Sus recursos parecían escasos, pues el entorno era apenas visitado por moscardones y mariposas nocturnas, lo que representaba un gran problema de abastecimiento para la familia, dado que el moscardón es rápido y desconfiado, en tanto que las polillas no tenían gran cosa que llevarse a la boca. Esto, sin contar con que Vara, así se llamaba la hija de nuestra humilde familia, se sentía más bien vegetariana, ¡bueno, en la medida en que esto fuera posible!, pues todas las serpientes son carnívoras. Además, era alérgica al polvo que se desprende de las alas de las mariposas.
Cuando hubo cumplido apenas veinte meses, tomó la decisión de dejar de ser una carga para sus padres, y aprovechando el momento de la comida en que, eventualmente, los tres disfrutaban de una amena conversación sobre la abundante floración del prado en aquella primavera, Vara les espetó:
—¡Mamá, papá, me gustaría recorrer el mundo! Deseo ver unas flores distintas de las que llevo viendo a lo largo de mi vida y además deseo dejar de ser una carga para vosotros que sois tan pobres.

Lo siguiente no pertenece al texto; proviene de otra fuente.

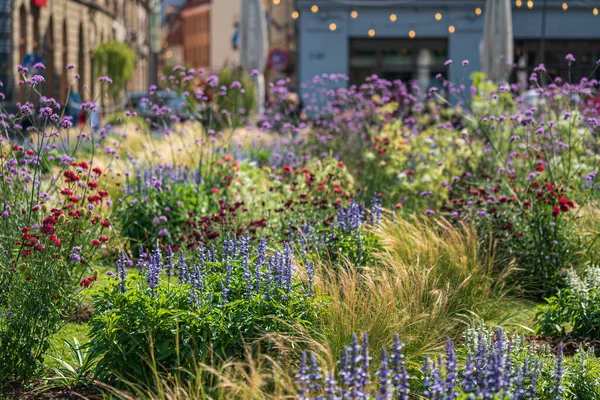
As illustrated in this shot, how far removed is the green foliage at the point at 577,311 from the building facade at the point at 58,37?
1243cm

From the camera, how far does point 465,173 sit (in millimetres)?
8430

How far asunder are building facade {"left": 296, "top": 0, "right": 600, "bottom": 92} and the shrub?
26087 millimetres

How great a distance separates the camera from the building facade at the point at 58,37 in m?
22.0

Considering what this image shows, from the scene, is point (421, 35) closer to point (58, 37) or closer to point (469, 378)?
point (58, 37)

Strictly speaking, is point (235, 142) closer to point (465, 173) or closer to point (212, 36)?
point (465, 173)

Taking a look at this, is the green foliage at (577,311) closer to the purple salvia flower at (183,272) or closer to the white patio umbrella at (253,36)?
the purple salvia flower at (183,272)

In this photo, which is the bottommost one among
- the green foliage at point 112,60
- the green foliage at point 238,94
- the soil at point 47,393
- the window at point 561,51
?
the soil at point 47,393

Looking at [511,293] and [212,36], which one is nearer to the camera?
[511,293]

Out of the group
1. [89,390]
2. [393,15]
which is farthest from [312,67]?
[89,390]

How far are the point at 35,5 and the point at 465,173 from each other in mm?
18026

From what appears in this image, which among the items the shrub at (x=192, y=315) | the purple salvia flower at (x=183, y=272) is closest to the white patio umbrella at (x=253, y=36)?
the purple salvia flower at (x=183, y=272)

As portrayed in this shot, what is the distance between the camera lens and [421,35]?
31.0 m

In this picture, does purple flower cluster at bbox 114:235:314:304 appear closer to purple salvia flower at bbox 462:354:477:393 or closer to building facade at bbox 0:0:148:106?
purple salvia flower at bbox 462:354:477:393

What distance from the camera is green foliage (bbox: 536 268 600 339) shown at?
5.54 m
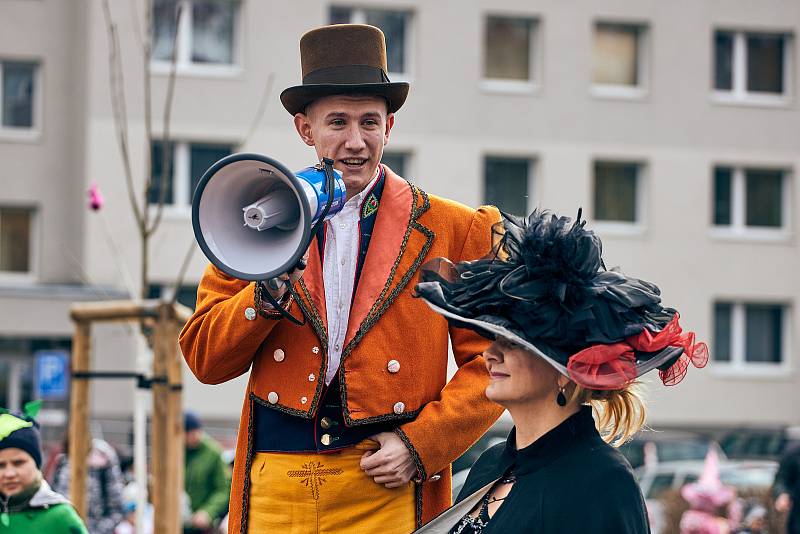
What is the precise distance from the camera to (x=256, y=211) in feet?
11.9

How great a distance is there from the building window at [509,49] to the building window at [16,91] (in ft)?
30.0

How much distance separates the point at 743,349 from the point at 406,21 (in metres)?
9.73

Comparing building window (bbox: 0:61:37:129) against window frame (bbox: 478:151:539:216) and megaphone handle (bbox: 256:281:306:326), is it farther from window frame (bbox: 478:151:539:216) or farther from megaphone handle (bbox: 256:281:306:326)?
megaphone handle (bbox: 256:281:306:326)

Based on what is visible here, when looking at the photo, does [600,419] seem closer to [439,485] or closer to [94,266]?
[439,485]

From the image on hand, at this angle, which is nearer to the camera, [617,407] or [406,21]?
[617,407]

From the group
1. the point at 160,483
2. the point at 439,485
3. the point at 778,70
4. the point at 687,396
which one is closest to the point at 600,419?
the point at 439,485

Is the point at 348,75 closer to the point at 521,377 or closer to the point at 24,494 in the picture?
the point at 521,377

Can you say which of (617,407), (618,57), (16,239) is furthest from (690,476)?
(16,239)

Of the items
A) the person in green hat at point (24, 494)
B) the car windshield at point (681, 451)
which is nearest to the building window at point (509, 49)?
the car windshield at point (681, 451)

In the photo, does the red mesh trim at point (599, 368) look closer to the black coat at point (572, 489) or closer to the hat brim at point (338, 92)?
the black coat at point (572, 489)

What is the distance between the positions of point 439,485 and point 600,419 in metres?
0.86

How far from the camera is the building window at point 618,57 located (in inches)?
1158

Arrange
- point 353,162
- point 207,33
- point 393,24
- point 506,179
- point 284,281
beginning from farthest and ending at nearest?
1. point 506,179
2. point 393,24
3. point 207,33
4. point 353,162
5. point 284,281

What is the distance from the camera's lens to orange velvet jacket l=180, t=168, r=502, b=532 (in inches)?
152
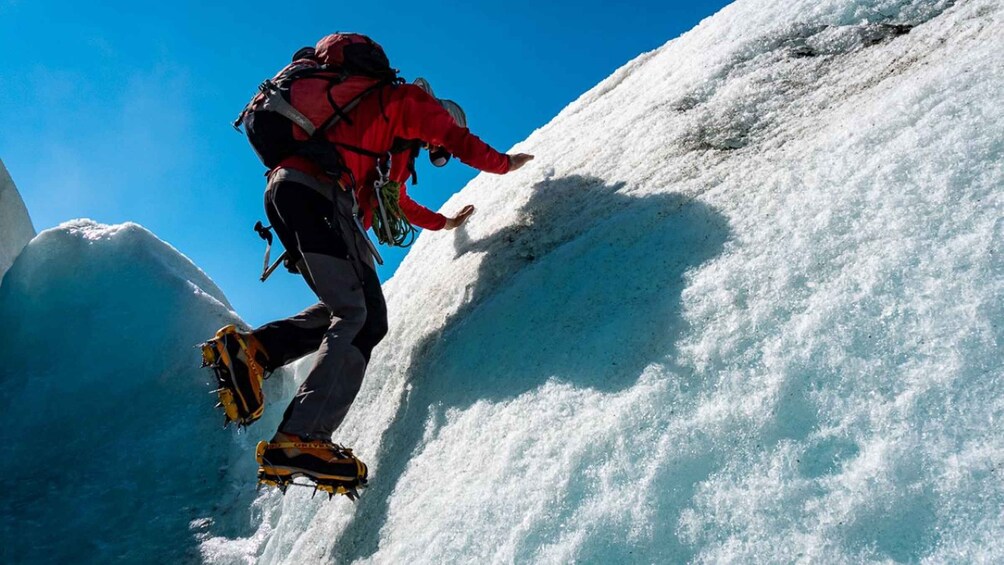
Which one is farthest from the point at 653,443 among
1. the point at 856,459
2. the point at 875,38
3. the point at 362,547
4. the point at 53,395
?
the point at 53,395

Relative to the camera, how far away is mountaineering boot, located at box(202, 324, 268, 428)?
4102 mm

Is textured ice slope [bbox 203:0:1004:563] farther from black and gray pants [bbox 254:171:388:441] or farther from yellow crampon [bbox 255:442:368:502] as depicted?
black and gray pants [bbox 254:171:388:441]

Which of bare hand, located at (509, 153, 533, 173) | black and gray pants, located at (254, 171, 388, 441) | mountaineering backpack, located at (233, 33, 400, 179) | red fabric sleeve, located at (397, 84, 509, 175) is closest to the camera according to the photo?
black and gray pants, located at (254, 171, 388, 441)

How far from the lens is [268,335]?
4508 millimetres

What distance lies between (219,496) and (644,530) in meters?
4.00

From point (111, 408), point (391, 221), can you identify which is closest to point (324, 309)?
point (391, 221)

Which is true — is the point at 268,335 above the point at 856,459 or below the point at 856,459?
above

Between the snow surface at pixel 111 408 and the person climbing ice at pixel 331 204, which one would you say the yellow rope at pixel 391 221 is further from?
the snow surface at pixel 111 408

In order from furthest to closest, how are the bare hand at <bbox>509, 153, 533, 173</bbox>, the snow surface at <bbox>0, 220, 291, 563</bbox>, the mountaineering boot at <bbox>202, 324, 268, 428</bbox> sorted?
the snow surface at <bbox>0, 220, 291, 563</bbox> → the bare hand at <bbox>509, 153, 533, 173</bbox> → the mountaineering boot at <bbox>202, 324, 268, 428</bbox>

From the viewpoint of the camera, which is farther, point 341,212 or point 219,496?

—¡Ay, hijita, recorrer el mundo! Pero el mundo está lleno de peligros y tú todavía no has alcanzado los dos añitos —le respondió muy triste su madre.

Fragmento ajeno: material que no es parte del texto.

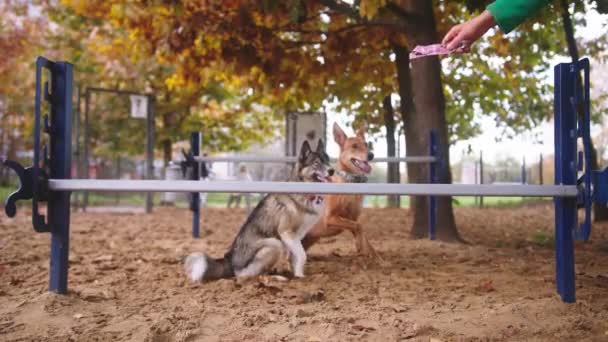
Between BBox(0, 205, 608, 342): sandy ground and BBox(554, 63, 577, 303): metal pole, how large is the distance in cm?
18

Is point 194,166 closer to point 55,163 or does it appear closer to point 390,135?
point 55,163

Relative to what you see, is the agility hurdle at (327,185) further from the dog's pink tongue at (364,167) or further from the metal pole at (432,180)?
the metal pole at (432,180)

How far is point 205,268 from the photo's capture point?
3.93 metres

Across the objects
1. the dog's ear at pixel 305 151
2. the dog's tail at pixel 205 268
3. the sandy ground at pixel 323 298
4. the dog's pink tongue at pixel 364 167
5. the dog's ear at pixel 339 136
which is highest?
the dog's ear at pixel 339 136

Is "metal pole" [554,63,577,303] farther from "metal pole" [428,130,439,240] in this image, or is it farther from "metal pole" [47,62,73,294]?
"metal pole" [47,62,73,294]

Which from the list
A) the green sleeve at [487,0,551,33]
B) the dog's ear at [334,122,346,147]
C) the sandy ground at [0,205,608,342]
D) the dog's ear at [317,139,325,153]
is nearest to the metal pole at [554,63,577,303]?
the sandy ground at [0,205,608,342]

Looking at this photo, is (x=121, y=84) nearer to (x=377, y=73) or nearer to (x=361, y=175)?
(x=377, y=73)

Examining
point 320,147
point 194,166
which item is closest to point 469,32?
point 320,147

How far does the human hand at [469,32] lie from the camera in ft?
5.81

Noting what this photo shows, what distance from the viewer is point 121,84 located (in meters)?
15.2

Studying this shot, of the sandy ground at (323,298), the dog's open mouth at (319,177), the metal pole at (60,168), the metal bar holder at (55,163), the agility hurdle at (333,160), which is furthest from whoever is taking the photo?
the agility hurdle at (333,160)

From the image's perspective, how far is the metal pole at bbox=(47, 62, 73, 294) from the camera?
128 inches

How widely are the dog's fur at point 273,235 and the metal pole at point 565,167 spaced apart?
1813 mm

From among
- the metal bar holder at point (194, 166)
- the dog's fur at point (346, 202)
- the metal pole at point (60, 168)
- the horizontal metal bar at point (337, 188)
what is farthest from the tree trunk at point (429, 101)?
the metal pole at point (60, 168)
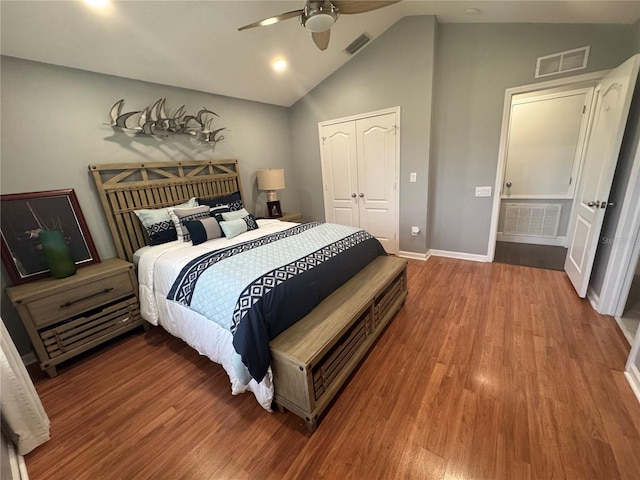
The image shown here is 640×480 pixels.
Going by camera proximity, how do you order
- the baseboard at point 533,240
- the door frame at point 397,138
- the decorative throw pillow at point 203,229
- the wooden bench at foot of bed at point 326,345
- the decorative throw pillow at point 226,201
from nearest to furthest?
→ the wooden bench at foot of bed at point 326,345 < the decorative throw pillow at point 203,229 < the decorative throw pillow at point 226,201 < the door frame at point 397,138 < the baseboard at point 533,240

—¡No sabes lo que dices, hija mía!, el mundo que deseas recorrer es muy peligroso, incluso para mí. En ese mundo hay muchos animales que intentarán hacerte daño, especialmente los hombres, esos seres extraños que en tiempos remotos debieron pertenecer a nuestra familia pero que ahora caminan erguidos como el poste que se sostiene sobre nuestras cabezas. Esos seres son muy dañinos, hasta los más chicos, pues utilizan piedras y palos para hacernos daño —le aclaró su padre, no menos triste y apenado que su esposa.

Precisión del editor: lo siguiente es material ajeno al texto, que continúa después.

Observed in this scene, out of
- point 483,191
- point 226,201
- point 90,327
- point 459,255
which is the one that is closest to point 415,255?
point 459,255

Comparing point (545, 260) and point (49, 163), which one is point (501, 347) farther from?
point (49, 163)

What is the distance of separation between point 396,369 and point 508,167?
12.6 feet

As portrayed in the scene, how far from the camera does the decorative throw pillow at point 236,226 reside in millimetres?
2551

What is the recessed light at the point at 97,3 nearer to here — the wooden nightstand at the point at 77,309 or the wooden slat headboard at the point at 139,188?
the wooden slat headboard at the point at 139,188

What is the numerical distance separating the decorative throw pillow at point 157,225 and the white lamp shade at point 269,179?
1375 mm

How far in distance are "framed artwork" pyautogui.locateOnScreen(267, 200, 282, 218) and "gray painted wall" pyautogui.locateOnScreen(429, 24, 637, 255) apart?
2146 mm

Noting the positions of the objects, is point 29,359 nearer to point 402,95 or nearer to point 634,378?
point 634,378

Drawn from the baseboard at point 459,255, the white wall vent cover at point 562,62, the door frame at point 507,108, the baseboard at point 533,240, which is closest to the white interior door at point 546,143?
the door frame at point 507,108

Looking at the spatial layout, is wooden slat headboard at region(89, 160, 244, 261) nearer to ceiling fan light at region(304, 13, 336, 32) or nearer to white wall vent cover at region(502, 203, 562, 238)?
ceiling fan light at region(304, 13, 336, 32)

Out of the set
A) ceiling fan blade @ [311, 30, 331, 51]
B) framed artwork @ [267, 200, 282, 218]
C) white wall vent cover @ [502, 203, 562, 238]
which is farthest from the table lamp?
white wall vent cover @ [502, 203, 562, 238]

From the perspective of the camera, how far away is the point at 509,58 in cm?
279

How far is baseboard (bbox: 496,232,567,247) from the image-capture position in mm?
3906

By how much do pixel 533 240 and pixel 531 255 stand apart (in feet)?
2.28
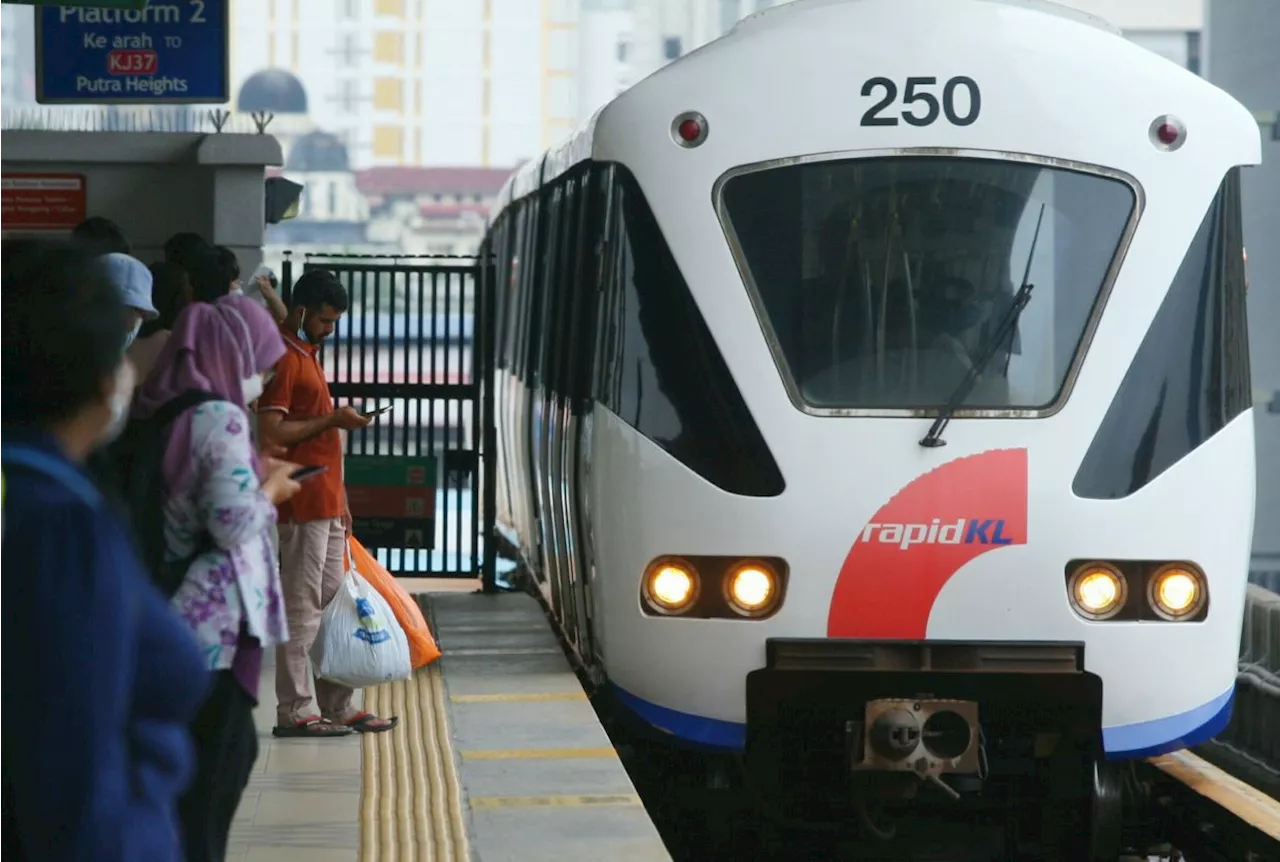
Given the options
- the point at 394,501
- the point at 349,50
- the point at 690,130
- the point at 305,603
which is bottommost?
the point at 394,501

—Lo sé, papá, ¡pero no todos esos seres serán tan malos! Además, yo también puedo ser muy peligrosa —se defendió la serpientita, al tiempo que mostraba sus dos hileras de dientecillos, apenas visibles, en cada una de sus mandíbulas.
—Pero, Vara, nosotras no tenemos ponzoña, solo somos peligrosas para pequeños animales o insectos. Correrás grandes riesgos que van a preocuparnos en exceso —le matizó su madre, que temía que su decisión fuese ya irrevocable.
Y, en efecto, la decisión de Vara era ya irrevocable. Durante los escasos días que siguieron, nuestra protagonista se proveyó de un pequeño hatillo en el que puso un poquito de todo. Algo para comer, alguna camisa por si mudaba y algunos utensilios de uso frecuente y poco voluminosos que podrían serle útiles. Cuando tuvo todo preparado, se despidió cariñosamente de sus padres y apenas despertó el nuevo día partió a su aventura un tanto entristecida, pero a la vez llena de animosidad y de deseos de conocer cosas nuevas y, sobre todo, a los hombres, esos seres casi desconocidos e intrigantes que, sin saber muy bien por qué, siempre le habían fascinado.
CAPÍTULO 2
illustrationEl encuentro con las ratas de agua
La primera jornada de su viaje resultó tranquila. Apenas tuvo necesidad de comer unas babosas que abundaban por doquier, pues continuamente caminaba por la orilla umbrosa de un riachuelo que de ningún modo se le ocurrió atravesar.
Ya la oscuridad desalojaba a la mortecina luz del atardecer cuando de repente atisbó a lo lejos el humo blanquecino de una fogata. Como estaba muy fatigada y el frío comenzaba a hacer mella en su alargado y minúsculo cuerpo, Vara sintió al mismo tiempo un gran alivio y un temor desconcertante. A esas horas su familia solía recogerse al calor del hogar y solamente cuando amanecía, ya desayunados, se colocaban en la dirección del sol naciente para recibir su calor benefactor. Sin embargo, esas sensaciones que tanto le agradaban, pertenecían ya a un pasado que a la vez le parecía inmediato y muy lejano. Ahora era ella misma la que tenía que asumir su destino, la que debía tomar las decisiones, acertadas o no, para poder sobrevivir.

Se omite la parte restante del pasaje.